PROBLEM DETAILS: Please count how many lines of the listing below contain the word "window". Reply with that number alone.

Spatial relationship records:
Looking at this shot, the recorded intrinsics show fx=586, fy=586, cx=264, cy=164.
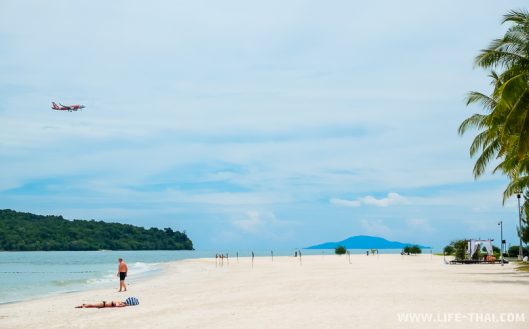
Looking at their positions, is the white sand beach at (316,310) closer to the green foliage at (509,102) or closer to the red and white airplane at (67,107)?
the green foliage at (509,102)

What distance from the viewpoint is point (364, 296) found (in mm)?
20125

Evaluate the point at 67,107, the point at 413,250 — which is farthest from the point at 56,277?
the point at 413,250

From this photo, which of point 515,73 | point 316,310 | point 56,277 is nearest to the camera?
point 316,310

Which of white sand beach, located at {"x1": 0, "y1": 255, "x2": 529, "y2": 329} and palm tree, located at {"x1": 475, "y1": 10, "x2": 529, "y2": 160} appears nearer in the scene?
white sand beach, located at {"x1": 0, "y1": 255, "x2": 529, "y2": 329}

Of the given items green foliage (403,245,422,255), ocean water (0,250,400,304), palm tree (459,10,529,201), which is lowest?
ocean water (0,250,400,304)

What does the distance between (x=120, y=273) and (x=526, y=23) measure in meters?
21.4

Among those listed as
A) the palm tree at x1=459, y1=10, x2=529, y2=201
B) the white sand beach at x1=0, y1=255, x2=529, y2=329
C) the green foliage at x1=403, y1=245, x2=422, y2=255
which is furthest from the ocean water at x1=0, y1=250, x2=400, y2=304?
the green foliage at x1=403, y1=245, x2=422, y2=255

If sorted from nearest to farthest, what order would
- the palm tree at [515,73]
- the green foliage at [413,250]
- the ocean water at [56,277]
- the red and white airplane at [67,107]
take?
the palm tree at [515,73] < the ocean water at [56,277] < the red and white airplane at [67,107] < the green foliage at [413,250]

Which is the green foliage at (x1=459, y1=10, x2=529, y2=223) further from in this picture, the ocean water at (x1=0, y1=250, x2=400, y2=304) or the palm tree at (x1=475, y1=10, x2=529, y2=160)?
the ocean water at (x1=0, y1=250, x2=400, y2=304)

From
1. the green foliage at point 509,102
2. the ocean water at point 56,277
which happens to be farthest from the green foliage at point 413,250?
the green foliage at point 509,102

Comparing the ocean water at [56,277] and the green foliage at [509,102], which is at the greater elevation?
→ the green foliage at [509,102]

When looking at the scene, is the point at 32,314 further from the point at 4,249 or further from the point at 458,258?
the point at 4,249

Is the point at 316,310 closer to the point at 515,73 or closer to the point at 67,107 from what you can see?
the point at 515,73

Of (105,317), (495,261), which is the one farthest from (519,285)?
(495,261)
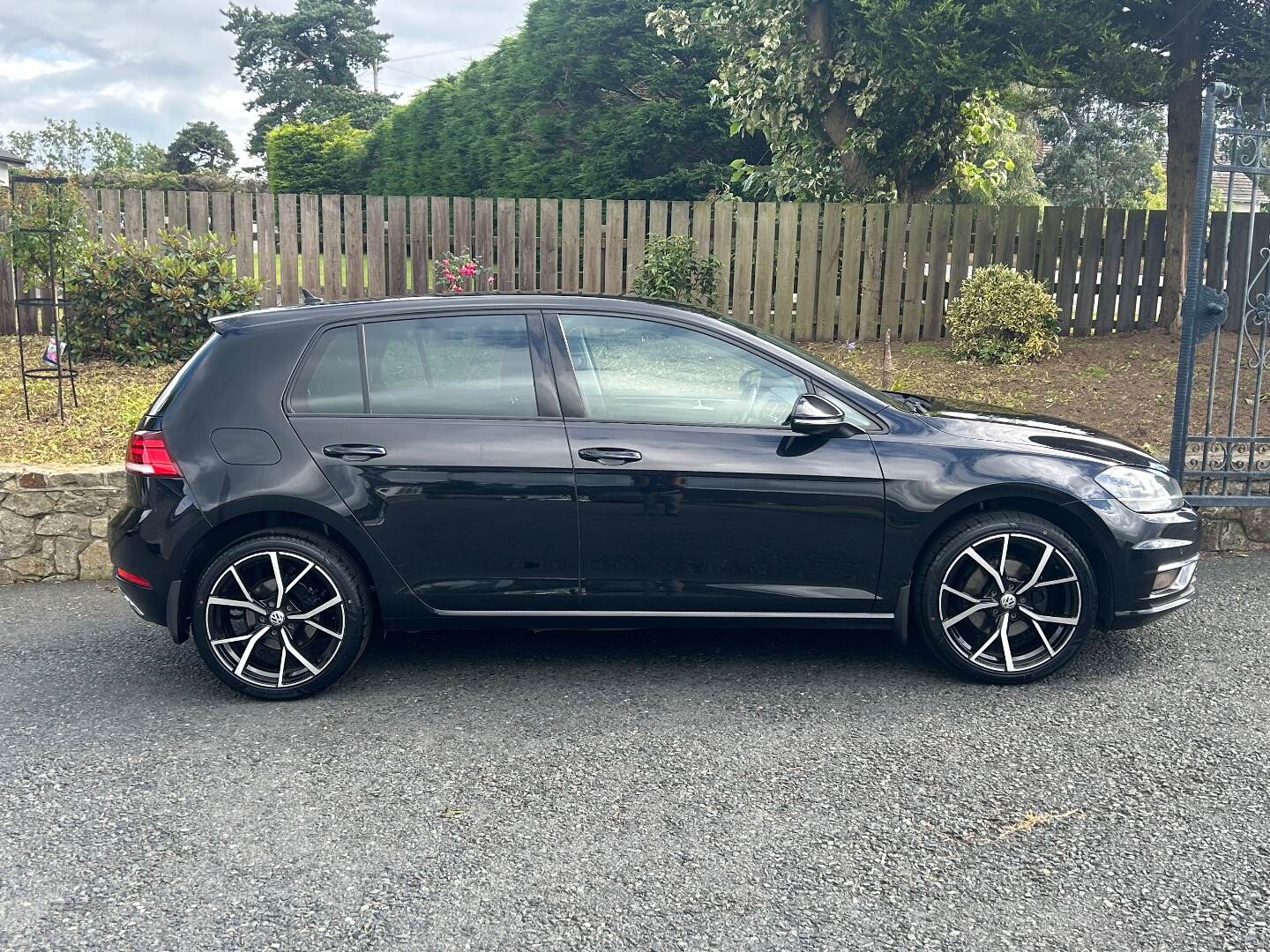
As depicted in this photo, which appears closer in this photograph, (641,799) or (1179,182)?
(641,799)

---

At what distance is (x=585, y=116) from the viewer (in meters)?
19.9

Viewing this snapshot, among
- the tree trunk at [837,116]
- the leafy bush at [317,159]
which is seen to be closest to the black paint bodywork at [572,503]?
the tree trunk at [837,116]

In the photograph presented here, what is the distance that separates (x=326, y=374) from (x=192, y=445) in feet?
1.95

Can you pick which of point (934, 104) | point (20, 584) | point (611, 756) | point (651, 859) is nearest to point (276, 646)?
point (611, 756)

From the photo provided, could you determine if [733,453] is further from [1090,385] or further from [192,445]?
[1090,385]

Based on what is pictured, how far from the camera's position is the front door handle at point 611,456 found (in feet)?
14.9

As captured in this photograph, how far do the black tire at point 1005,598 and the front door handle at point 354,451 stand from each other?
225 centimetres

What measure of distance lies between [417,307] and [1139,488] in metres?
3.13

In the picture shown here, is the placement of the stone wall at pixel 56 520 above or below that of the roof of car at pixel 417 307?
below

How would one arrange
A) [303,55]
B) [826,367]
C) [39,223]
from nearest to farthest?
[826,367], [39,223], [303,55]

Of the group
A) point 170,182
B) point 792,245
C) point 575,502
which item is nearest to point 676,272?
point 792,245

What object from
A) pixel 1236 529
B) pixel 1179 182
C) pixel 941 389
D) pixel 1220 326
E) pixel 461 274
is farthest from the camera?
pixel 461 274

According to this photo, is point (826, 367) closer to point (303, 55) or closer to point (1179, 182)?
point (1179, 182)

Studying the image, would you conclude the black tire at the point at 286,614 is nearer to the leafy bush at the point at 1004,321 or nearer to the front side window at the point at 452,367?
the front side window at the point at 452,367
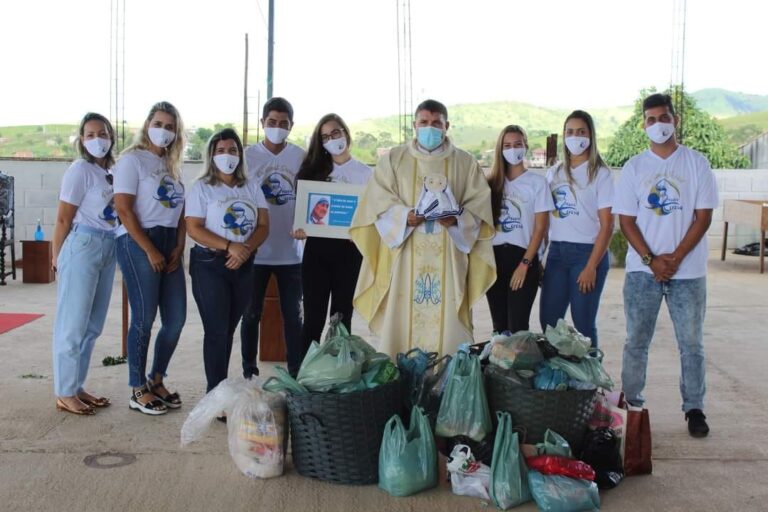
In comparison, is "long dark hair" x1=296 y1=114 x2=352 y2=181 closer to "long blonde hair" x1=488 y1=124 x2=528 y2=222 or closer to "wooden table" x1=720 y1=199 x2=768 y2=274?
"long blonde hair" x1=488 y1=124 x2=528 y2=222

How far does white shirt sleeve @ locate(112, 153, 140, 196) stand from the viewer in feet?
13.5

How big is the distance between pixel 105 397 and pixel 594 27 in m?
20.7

SOLUTION FOR THIS EXERCISE: 2